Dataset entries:

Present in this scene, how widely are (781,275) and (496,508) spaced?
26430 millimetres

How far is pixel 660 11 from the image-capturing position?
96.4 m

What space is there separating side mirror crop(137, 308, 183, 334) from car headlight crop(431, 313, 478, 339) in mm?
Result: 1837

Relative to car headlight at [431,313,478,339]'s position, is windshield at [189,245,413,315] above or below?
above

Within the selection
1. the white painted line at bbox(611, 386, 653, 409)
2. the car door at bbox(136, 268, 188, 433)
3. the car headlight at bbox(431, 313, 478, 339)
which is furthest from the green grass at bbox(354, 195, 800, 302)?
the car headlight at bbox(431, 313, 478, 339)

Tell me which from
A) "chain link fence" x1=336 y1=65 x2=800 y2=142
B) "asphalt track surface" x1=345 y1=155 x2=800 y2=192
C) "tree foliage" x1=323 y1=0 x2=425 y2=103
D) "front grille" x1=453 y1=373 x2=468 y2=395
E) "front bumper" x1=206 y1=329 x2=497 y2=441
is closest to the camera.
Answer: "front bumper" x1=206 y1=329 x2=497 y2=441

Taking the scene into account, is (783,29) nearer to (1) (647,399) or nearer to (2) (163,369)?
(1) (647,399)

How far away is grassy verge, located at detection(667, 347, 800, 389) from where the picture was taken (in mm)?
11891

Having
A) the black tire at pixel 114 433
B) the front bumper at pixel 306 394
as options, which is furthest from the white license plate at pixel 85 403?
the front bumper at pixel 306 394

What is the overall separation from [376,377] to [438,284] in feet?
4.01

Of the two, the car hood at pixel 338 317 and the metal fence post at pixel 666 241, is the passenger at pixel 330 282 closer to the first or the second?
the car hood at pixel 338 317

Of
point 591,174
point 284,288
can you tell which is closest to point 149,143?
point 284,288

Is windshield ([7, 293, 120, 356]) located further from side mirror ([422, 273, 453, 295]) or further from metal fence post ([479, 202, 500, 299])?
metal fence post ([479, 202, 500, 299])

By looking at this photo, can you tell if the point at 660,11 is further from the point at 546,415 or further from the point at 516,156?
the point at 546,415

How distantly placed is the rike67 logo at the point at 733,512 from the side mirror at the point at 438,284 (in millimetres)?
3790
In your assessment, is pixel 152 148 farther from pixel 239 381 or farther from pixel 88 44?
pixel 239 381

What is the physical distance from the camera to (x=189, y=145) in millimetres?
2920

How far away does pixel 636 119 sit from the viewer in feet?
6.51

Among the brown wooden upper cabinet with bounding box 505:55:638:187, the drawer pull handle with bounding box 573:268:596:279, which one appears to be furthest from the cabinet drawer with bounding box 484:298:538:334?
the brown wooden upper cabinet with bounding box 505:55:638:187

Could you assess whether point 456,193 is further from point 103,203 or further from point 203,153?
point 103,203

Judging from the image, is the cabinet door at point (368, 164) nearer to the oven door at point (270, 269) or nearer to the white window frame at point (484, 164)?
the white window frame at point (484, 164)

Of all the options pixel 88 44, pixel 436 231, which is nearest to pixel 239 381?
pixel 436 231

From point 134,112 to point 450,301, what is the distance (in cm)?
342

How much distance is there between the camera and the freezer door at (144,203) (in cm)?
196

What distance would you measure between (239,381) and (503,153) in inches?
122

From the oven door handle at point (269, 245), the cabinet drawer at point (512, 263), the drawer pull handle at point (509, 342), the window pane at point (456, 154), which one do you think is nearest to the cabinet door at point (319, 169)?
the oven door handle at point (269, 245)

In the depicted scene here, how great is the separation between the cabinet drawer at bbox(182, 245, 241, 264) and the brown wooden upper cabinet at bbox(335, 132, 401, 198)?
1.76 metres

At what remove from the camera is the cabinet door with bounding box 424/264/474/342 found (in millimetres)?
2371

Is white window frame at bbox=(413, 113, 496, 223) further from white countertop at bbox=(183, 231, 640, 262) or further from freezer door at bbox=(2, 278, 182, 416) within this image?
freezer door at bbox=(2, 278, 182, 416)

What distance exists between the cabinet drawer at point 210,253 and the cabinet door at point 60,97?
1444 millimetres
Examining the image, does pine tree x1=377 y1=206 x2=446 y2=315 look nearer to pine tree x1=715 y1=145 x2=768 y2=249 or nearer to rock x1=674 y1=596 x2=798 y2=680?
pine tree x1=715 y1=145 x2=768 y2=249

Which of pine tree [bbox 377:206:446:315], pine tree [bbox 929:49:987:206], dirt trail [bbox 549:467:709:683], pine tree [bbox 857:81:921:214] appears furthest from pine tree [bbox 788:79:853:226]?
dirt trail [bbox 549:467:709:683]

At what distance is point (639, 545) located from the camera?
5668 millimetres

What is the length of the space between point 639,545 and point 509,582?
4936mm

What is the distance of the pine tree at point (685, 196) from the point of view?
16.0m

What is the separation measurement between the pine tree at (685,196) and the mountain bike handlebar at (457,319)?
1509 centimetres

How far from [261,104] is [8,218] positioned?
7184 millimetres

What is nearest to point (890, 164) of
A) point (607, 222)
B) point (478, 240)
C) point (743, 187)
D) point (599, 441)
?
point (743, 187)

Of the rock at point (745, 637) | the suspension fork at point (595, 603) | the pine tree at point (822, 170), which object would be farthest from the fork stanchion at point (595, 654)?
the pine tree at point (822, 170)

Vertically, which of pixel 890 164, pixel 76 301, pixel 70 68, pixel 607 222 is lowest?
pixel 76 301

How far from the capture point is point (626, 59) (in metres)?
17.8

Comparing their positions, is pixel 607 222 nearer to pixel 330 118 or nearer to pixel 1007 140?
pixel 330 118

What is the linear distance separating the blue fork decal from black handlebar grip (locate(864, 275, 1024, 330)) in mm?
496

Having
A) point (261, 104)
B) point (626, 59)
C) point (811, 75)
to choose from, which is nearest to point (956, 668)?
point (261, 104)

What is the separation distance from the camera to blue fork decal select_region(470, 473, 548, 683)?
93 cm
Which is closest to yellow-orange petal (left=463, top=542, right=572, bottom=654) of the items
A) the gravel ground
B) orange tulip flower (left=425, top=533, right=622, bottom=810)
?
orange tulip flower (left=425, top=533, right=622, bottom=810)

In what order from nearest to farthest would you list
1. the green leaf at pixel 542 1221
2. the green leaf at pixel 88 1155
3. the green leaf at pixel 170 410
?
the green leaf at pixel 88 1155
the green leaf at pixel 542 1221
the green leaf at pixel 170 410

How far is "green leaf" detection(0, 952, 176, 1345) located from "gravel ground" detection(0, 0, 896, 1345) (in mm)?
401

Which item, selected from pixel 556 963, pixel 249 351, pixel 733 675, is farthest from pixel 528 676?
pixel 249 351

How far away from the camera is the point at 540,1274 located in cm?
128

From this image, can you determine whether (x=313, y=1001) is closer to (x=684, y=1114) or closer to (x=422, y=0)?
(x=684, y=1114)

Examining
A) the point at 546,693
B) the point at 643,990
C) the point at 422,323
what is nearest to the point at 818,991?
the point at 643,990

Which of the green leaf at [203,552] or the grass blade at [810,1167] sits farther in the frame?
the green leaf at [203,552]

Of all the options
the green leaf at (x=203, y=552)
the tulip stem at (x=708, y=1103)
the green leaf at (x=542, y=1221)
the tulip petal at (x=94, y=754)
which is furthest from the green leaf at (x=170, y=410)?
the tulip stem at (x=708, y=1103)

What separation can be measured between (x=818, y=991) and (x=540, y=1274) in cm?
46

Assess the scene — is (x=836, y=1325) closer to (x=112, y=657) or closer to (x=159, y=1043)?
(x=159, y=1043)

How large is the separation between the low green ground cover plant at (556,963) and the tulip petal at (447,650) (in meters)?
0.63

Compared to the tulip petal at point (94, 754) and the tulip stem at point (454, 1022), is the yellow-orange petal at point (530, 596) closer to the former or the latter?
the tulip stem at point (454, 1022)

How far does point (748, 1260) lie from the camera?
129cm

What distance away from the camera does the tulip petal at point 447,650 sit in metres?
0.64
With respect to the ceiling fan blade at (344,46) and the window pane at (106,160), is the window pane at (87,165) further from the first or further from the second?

TASK TO COMPLETE
In the entries above, find the line containing "1345) (in mm)?". Set down that line and every line after it through the last one, exactly and alone.

EXERCISE OUTPUT
How far is "green leaf" detection(0, 952, 176, 1345) located from "gravel ground" detection(0, 0, 896, 1345) (in mm)?
401

Which item, selected from pixel 556 963, pixel 249 351, pixel 733 675, is farthest from pixel 528 676?
pixel 249 351

How far away from the camera is the point at 540,1274 located in cm?
128

From this image, can you determine whether (x=313, y=1001) is closer to (x=684, y=1114) or closer to (x=422, y=0)?
(x=684, y=1114)

Examining
A) the point at 546,693
B) the point at 643,990
C) the point at 422,323
what is nearest to the point at 818,991?
the point at 643,990

Which of the green leaf at [203,552] or the grass blade at [810,1167] sits farther in the frame?
the green leaf at [203,552]

Of all the options
the green leaf at (x=203, y=552)
the tulip stem at (x=708, y=1103)
the green leaf at (x=542, y=1221)
the tulip petal at (x=94, y=754)
which is furthest from the green leaf at (x=170, y=410)?
the tulip stem at (x=708, y=1103)

What separation can be measured between (x=818, y=991) and (x=540, y=1274) in cm?
46

Assess the scene — is (x=836, y=1325) closer to (x=112, y=657) or closer to (x=159, y=1043)?
(x=159, y=1043)

How large is the separation between the low green ground cover plant at (556,963) and the tulip petal at (447,650) (in meters)?
0.63

Compared to the tulip petal at point (94, 754) and the tulip stem at point (454, 1022), is the yellow-orange petal at point (530, 596) closer to the former or the latter?
the tulip stem at point (454, 1022)

How far does point (748, 1260) lie from the camera?
129cm

What distance away from the camera does the tulip petal at point 447,650 sit in metres?
0.64
With respect to the ceiling fan blade at (344,46) and the window pane at (106,160), is the window pane at (87,165) further from the first or further from the second?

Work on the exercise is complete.